## EXCERPT
⁂

Ah, and there was me thinking there might have been some logic to it - would have made a good politician!  [:)]
Title: Re: What is in a battery? How does it make electricity?
Post by: evan_au on 28/03/2015 08:44:20
Quote
What is in a battery? How does it make electricity?
A good place to start is: http://en.wikipedia.org/wiki/Battery_%28electricity%29
Title: Re: What is in a battery? How does it make electricity?
Post by: chiralSPO on 28/03/2015 17:31:38
You can do the exact same thing if the situation is reversed, with a vast excess of empty buckets and one or a few full one(s) that move(s) around--it's always easier to count the smaller number, but it's still water that's moving from one bucket to another.

Except that in the case of holes, you can use the Hall effect to demonstrate that the moving charge is actually positive. The bucket brigade model predicts the wrong polarity for the Hall voltage for aluminum.

I agree the "bucket brigade" is an overly simplistic model. It's been a while since I have thought about the Hall effect, I'll have to look into it again. My recollection, though, was that it is an issue of whether the electron group velocity is in the same direction as the phase velocity or the other direction. So it's still electrons "moving," but in more complex ways than just single discrete electrons hopping in one direction or the other.
Title: Re: What is in a battery? How does it make electricity?
Post by: Robcat on 17/05/2015 10:58:33
as a former director of a major "battery Company" there are many answers to your question.
firstly a battery is either a single electrochemical cell or a combinationof cells to make "a Battery"
I should not hide my connection with my French Company which goes back to Leclanche (poitier) and Volta etc.
so Un Element or cell is the first step. A battery is a confusion?? is a "AA" cell what you call a bettery?

Next step is to take the management view about a battery which is " its a container with two terminals in which there are chemicals/elements"

Next step it enter two types of people. The first is an artisan who creates batteries as an art using evolved electrochemistry from years past.
Some of the most successful battery companies are based on black art.

Today, the battery industry is in effect a packaging industry, putting various chemicals and elements into prismatic/cylindrical/button/flat pack containers--- not forgetting my own spherical miniture battery patent based on the same principles as the jewellery industry makes pin head size hollow beads  (this Patent now out of time is used incertain special applications.
So now enter Faraday and Leclanche, Volta etc
We enter real electrochemistry and now a new form of near solid state batteries where we play with the magic terms energy density, specific power, power density.
Additionally we enter the zone where batteries chemistry works, just at normal temperatures but at temperatures up to 800 degrees "C"

⁂

## Scene geometry reasoning entries

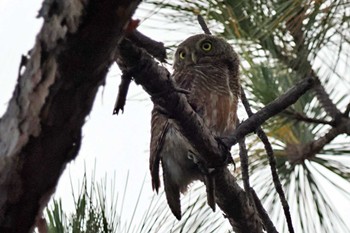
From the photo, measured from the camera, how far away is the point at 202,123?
229cm

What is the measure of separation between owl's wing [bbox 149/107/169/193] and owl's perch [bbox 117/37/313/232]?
0.71m

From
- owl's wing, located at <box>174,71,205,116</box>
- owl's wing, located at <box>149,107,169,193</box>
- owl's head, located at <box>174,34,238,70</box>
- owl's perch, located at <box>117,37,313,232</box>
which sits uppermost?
owl's head, located at <box>174,34,238,70</box>

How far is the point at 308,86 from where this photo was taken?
2.21 meters

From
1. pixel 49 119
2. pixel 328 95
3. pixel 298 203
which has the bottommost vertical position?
pixel 49 119

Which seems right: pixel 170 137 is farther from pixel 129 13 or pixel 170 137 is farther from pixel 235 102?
pixel 129 13

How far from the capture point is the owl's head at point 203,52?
13.2ft

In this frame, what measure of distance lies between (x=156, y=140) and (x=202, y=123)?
49.5 inches

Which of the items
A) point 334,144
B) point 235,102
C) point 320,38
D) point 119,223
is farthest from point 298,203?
point 119,223

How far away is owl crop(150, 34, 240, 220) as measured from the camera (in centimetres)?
348

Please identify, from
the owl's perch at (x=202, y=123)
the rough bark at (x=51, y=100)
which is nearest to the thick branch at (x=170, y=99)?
the owl's perch at (x=202, y=123)

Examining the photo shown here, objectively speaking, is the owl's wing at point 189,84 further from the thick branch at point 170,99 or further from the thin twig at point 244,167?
the thick branch at point 170,99

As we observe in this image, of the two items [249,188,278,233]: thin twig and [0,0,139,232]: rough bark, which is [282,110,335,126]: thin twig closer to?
[249,188,278,233]: thin twig

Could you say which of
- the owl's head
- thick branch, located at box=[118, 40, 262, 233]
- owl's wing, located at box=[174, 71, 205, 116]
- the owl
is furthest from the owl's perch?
the owl's head

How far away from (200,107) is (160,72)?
72.1 inches
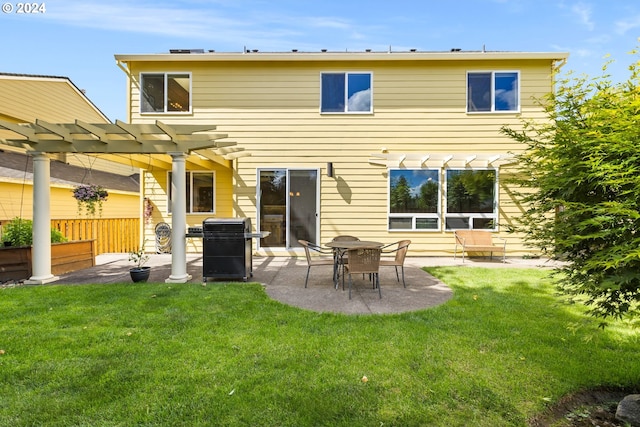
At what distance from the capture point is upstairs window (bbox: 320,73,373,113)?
28.3ft

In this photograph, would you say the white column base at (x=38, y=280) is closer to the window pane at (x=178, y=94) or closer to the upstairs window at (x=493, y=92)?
the window pane at (x=178, y=94)

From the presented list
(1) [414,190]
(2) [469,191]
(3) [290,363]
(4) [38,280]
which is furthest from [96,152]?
(2) [469,191]

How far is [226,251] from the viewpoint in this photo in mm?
5742

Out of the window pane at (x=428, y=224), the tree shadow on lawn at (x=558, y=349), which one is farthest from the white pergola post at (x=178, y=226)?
the window pane at (x=428, y=224)

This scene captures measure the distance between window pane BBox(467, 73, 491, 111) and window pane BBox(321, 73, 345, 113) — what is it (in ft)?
11.4

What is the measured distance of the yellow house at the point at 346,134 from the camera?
857cm

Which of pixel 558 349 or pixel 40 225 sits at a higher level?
pixel 40 225

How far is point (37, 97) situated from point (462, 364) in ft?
53.1

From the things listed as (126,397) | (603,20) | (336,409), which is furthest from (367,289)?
(603,20)

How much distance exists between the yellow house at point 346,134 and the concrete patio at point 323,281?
112cm

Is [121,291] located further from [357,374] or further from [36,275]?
[357,374]

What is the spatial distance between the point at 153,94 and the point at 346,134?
5.47 meters

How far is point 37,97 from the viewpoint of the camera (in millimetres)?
11945

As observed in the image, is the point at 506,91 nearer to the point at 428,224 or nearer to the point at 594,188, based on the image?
the point at 428,224
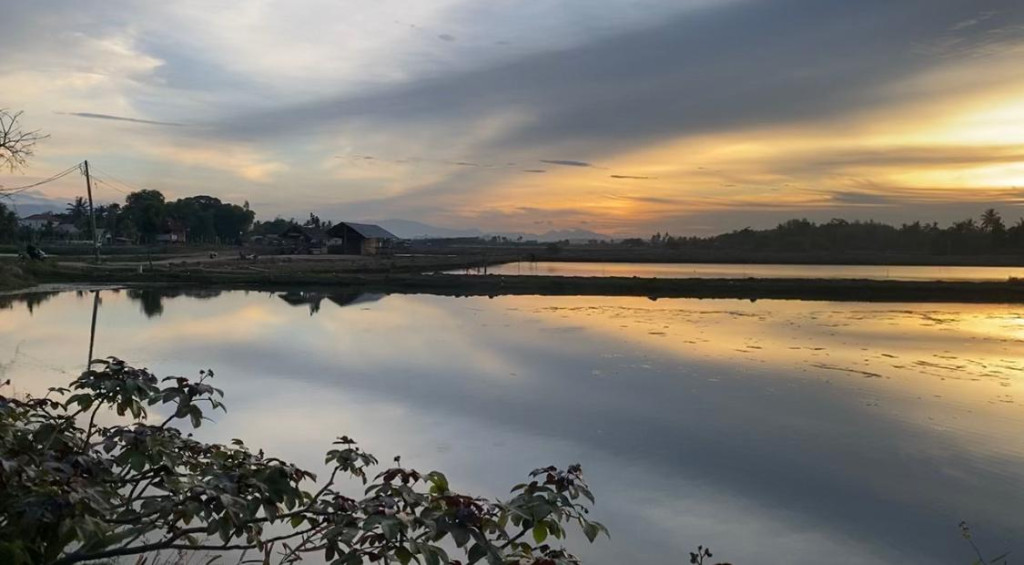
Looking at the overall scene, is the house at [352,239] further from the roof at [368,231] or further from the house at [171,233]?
the house at [171,233]

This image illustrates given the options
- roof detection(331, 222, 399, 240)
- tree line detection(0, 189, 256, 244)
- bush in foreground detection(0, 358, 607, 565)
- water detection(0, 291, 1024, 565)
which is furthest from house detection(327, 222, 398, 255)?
bush in foreground detection(0, 358, 607, 565)

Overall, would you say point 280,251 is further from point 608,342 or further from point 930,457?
point 930,457

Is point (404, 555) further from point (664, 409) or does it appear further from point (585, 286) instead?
point (585, 286)

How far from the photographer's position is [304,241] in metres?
43.2

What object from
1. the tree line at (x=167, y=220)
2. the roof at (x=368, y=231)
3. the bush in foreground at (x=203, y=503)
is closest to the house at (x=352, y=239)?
the roof at (x=368, y=231)

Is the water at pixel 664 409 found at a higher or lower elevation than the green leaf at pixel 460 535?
lower

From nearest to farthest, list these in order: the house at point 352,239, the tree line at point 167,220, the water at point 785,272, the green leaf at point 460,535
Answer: the green leaf at point 460,535 → the water at point 785,272 → the house at point 352,239 → the tree line at point 167,220

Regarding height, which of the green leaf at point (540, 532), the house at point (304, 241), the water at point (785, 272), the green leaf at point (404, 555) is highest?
the house at point (304, 241)

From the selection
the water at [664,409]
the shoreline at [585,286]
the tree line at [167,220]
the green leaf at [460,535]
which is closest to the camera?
the green leaf at [460,535]

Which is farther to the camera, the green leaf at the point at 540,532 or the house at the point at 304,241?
the house at the point at 304,241

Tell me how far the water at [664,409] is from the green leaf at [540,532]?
108 inches

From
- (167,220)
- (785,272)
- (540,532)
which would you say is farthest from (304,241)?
(540,532)

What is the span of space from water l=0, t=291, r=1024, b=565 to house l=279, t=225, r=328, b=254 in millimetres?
25774

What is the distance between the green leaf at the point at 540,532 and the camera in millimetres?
1575
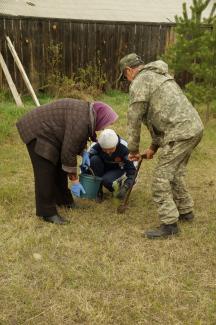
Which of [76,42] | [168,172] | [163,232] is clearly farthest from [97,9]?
[163,232]

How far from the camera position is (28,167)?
671cm

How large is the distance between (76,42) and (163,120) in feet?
25.6

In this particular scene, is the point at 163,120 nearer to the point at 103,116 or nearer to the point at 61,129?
the point at 103,116

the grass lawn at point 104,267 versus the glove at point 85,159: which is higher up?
the glove at point 85,159

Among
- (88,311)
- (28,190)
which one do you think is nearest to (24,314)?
(88,311)

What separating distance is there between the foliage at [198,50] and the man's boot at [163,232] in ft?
16.8

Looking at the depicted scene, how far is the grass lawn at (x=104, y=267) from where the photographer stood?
3.33 meters

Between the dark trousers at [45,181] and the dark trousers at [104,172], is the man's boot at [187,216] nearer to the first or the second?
the dark trousers at [104,172]

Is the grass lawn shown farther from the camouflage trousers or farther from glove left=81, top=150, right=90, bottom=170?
glove left=81, top=150, right=90, bottom=170

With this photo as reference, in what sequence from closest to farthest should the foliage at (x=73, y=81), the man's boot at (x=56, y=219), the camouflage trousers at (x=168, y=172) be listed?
the camouflage trousers at (x=168, y=172) < the man's boot at (x=56, y=219) < the foliage at (x=73, y=81)

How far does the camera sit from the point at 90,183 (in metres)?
5.16

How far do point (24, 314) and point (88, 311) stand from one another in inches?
18.6

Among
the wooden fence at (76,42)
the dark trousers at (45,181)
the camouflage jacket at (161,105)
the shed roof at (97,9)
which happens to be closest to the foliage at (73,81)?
the wooden fence at (76,42)

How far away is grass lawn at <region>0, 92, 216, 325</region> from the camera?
3.33m
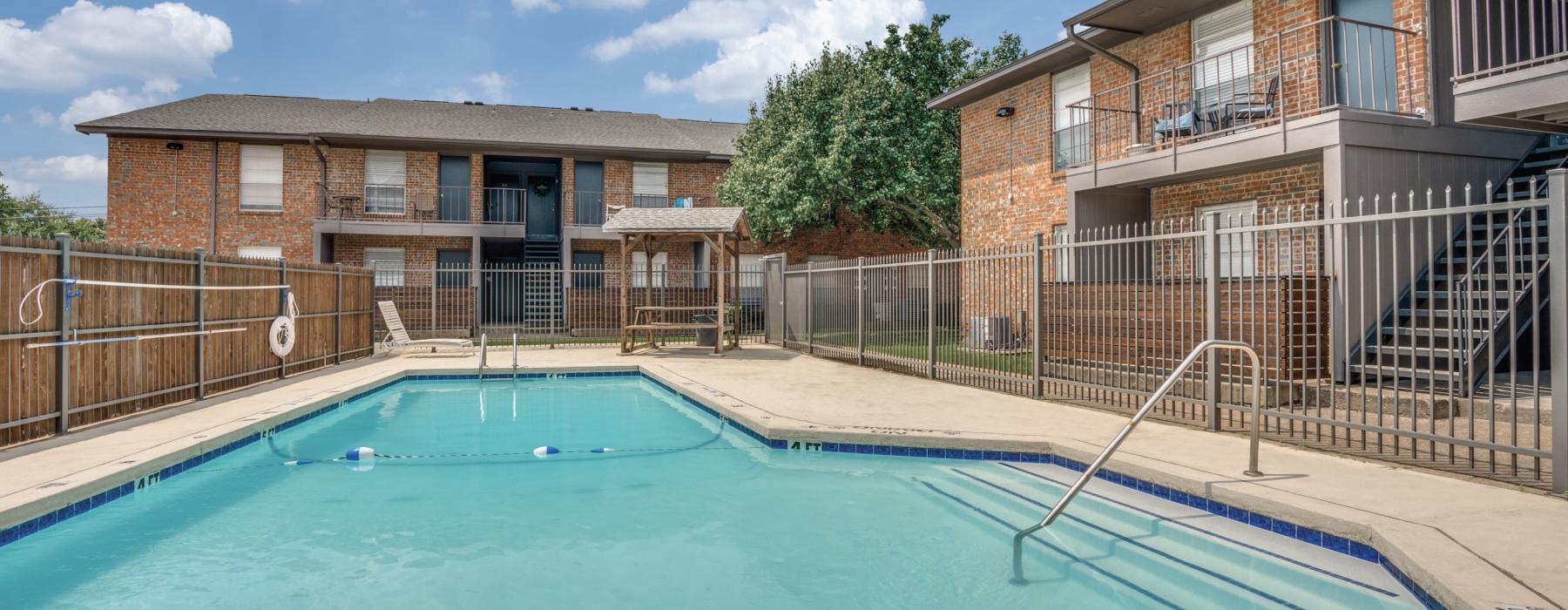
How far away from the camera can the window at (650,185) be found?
2362 cm

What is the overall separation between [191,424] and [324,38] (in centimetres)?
2089

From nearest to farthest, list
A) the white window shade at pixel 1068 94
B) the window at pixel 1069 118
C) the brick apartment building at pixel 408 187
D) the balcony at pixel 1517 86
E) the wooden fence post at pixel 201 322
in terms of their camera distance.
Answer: the balcony at pixel 1517 86 < the wooden fence post at pixel 201 322 < the window at pixel 1069 118 < the white window shade at pixel 1068 94 < the brick apartment building at pixel 408 187

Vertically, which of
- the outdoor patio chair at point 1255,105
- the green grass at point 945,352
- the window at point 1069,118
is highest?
the window at point 1069,118

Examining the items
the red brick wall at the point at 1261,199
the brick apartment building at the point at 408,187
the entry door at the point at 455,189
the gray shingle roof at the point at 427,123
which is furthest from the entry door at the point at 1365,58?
the entry door at the point at 455,189

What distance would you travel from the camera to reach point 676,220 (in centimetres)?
1480

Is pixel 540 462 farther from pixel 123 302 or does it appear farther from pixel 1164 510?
pixel 1164 510

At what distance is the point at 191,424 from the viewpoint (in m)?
6.84

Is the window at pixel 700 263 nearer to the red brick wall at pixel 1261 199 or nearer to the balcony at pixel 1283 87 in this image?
the balcony at pixel 1283 87

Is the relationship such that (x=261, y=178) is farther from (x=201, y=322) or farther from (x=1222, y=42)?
(x=1222, y=42)

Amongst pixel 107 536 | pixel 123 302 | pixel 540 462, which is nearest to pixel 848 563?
pixel 540 462

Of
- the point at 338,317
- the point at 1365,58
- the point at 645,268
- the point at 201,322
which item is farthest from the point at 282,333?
the point at 1365,58

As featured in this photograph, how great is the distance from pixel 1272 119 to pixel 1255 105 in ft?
2.37

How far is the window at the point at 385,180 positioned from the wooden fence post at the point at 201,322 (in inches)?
569

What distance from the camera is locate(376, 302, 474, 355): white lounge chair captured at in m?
15.5
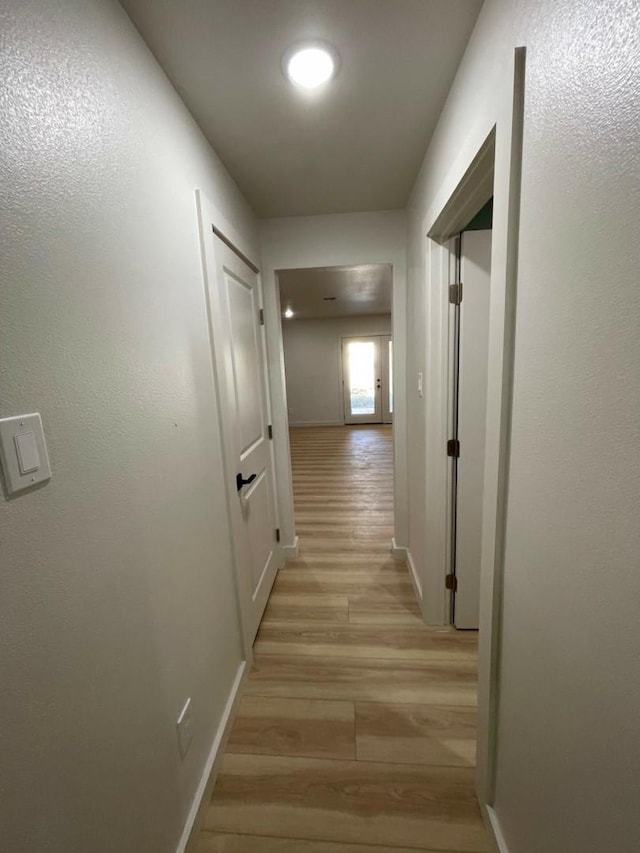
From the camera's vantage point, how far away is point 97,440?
72cm

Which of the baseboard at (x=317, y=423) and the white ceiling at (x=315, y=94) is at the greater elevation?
the white ceiling at (x=315, y=94)

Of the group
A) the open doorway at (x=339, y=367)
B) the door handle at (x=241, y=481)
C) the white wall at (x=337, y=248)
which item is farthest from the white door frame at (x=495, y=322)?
the open doorway at (x=339, y=367)

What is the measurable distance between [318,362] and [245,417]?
5.99 m

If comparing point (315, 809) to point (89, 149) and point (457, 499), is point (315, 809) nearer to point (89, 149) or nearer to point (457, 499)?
point (457, 499)

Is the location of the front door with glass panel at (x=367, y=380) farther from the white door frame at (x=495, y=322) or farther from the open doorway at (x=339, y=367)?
the white door frame at (x=495, y=322)

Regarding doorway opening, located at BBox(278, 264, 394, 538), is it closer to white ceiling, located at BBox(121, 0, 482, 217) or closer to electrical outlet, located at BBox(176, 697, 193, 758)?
white ceiling, located at BBox(121, 0, 482, 217)

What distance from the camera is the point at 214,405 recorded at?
135 centimetres

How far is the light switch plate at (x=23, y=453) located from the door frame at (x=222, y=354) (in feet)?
2.66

⁂

## PROBLEM DETAILS
In the forum thread, which container shapes are named as the ones the battery industry puts various chemicals and elements into? These entries have no connection to the forum thread.

## OUTPUT OF THE EXERCISE
Prismatic, cylindrical, button, and flat pack.